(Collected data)
++++++

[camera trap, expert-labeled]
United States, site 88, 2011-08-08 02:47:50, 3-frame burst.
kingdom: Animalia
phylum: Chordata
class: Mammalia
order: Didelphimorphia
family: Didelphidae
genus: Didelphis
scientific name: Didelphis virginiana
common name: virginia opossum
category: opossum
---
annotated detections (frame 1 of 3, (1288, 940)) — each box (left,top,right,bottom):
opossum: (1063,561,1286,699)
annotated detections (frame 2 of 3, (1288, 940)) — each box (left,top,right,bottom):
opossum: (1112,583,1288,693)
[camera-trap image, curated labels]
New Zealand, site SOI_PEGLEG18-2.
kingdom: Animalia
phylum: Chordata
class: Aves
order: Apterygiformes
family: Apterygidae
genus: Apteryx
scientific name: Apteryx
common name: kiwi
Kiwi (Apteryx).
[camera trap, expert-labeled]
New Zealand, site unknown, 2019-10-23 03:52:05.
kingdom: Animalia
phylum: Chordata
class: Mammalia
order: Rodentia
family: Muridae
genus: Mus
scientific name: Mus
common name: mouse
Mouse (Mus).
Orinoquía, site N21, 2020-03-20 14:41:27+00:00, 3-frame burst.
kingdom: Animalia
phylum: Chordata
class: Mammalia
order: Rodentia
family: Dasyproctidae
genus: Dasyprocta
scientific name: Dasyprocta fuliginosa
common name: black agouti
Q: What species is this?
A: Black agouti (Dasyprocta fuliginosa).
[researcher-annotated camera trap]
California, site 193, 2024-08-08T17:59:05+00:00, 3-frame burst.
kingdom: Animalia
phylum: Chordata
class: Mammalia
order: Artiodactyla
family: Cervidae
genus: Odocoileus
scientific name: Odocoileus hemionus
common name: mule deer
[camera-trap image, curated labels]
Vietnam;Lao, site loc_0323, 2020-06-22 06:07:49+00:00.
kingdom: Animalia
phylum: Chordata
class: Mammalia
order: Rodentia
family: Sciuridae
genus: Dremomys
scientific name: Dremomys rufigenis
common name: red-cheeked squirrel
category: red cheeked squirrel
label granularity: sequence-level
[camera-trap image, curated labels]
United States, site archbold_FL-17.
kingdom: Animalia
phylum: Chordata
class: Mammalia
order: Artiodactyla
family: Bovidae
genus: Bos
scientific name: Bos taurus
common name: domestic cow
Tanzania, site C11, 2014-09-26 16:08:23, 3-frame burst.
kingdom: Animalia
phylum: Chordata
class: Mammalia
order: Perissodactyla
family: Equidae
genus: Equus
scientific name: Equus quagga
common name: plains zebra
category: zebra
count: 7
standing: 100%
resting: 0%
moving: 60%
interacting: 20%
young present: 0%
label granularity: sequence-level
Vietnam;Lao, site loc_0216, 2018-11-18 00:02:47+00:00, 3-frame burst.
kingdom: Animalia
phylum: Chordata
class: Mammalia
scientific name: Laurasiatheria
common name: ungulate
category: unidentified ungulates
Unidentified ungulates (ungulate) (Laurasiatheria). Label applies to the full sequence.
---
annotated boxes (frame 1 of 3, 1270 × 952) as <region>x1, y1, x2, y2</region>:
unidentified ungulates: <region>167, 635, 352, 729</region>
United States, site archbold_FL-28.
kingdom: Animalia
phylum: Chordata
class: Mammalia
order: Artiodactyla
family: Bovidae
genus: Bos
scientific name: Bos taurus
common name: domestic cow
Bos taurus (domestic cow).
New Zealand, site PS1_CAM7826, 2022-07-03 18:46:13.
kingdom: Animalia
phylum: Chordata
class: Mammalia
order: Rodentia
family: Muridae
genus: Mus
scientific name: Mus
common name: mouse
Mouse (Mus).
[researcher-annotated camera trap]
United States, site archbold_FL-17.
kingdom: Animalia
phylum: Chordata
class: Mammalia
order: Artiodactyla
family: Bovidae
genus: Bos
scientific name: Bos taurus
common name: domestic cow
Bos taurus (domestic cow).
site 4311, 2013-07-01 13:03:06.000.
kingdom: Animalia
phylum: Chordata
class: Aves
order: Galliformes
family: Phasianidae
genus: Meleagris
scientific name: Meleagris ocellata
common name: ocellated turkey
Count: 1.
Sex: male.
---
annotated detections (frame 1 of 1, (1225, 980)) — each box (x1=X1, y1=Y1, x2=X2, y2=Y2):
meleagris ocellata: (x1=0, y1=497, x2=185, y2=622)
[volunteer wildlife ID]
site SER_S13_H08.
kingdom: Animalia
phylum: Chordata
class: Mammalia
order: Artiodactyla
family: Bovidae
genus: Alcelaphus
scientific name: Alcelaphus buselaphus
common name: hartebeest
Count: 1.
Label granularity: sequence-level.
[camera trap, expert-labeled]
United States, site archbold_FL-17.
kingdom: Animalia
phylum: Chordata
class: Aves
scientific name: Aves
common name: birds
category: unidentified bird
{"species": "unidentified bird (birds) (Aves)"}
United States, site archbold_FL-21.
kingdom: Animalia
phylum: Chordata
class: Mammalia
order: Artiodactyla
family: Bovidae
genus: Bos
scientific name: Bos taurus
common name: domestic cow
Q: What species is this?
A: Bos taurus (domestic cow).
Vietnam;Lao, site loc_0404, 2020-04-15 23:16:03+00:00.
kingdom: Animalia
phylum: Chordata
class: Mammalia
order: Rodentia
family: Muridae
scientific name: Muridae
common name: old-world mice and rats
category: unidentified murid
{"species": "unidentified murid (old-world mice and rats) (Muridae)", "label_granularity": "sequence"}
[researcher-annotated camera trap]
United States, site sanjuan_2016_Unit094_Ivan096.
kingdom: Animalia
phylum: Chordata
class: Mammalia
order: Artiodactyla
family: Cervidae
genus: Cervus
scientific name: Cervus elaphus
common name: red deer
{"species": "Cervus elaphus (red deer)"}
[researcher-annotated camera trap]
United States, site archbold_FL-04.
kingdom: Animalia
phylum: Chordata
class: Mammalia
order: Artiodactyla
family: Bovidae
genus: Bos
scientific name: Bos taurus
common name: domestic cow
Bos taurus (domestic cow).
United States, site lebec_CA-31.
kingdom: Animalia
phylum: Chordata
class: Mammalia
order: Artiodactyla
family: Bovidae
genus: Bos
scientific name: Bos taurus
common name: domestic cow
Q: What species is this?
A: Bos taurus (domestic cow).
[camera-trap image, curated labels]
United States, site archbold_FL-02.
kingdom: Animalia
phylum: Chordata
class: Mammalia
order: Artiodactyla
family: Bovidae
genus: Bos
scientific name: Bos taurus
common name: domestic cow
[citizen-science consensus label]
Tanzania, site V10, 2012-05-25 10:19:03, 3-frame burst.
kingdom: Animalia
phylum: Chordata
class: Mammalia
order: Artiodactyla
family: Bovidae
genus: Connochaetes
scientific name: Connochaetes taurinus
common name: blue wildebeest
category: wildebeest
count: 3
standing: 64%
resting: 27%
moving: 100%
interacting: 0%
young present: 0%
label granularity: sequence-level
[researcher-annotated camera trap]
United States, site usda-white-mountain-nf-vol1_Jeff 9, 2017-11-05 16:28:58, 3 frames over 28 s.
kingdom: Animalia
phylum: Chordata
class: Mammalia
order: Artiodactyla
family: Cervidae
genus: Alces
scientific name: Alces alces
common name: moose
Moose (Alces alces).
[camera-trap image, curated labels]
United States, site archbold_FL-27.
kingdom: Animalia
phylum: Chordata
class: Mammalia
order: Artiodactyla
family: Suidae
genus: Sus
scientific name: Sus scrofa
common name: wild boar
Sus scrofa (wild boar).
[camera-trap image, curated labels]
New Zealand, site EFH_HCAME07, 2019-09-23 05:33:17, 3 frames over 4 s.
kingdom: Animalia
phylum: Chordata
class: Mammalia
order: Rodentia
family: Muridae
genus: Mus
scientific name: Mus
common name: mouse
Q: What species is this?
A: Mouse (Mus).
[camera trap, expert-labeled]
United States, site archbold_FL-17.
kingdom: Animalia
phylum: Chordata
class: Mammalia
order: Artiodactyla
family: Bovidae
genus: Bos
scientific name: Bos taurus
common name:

++++++

Gather each line in these records that contains the string "Tanzania".

Tanzania, site C11, 2014-09-26 16:08:23, 3-frame burst.
Tanzania, site V10, 2012-05-25 10:19:03, 3-frame burst.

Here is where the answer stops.